A clique, C, are allowed to send a message to a neighboring clique, D, whenever C has received messages from all other neighbors and it has not already sent a message to D.
A message from a clique C to a neighboring clique D consists of a marginal table over the nodes that are members of both C and D. More precisely, the message is computed from the table of C by eliminating the dimensions corresponding to the nodes of C that are not members of D. Typically, elimination is performed through summation. To compute the most likely configuration (also known as the most probable explanation (MPE)) and the probability of this configuration, elimination is, however, performed through maximization.
Tools and Functionalities¶
The cliques of the junction tree(s) are displayed as rectangles (see Figure 2), where the upper part of the rectangle contains a list of the nodes that are members of the clique, and the lower part contains a conflict bar indicating the conflict measure pertaining to the evidence entered in the sub-tree rooted at the clique. For details on data conflict analysis, please consult the data conflict analysis section.
A clique can be selected by clicking the left mouse button. When selected the border of a clique change from gray to black. It is possible to select multiple cliques by holding down the shift key while clicking. When selecting one or more cliques, the nodes of the selected cliques will get selected in the Network Panel.
The Junction Tree Panel offers a number of other functionalities, which are available through a tool bar of buttons and a pull-down menu (see Figure 3).
The printer button enables print out of the junction tree. The junction tree can be printed either to a printer, or to a file. Similarly to printing of the networks, it is possible to split the printout into several pages by setting an appropriate scale factor in a “Junction Tree” tab in the print dialog.
The magnification glass buttons offer possibilities to zoom in and out for better viewing.
The button with the symbol offers a possibility to select a different clique as root of the tree. The functionality gets enabled only when exactly one clique is selected. Selecting a different clique as root can be useful in the investigation of local conflicts.
The button with the symbol gets enabled when the global conflict measure is positive. See the data conflict analysis for details.
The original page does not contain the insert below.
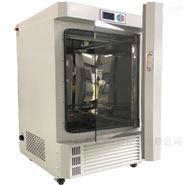 新款生化培养箱150升小型 LRH-150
The button with the symbol provides the usual sum propagation functionality.
The button with the symbol activates a help page providing much the same information as provided in this and the data conflict analysis section.
Evidence is indicated by highlighting evidence nodes (the color of their node symbols are changed to the evidence color). Two different modes exist for displaying evidence nodes. Either all instances of the evidence nodes will be highlighted or only those instances that appear in the cliques where the evidence has been entered. (Note that a node can be a member of several cliques.) A pull-down menu (see above) is provided for selection of preferred display mode.